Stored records
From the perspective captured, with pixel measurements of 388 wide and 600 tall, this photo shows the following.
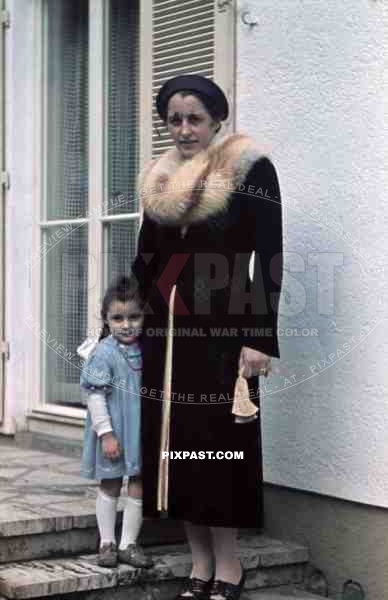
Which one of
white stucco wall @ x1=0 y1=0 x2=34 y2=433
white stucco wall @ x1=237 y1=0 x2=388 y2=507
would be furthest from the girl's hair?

The exercise:
Recast the listing as a Markdown table with the columns "Row" and "Line," giving each line its own numbered row and leaving out blank lines. Omit the pictures from the table.

The response:
| Row | Line |
|---|---|
| 1 | From the perspective captured, with pixel measurements of 388 wide and 600 tall, this photo shows the following. |
| 2 | Which one of |
| 3 | white stucco wall @ x1=0 y1=0 x2=34 y2=433 |
| 4 | white stucco wall @ x1=237 y1=0 x2=388 y2=507 |
| 5 | would be furthest from the girl's hair? |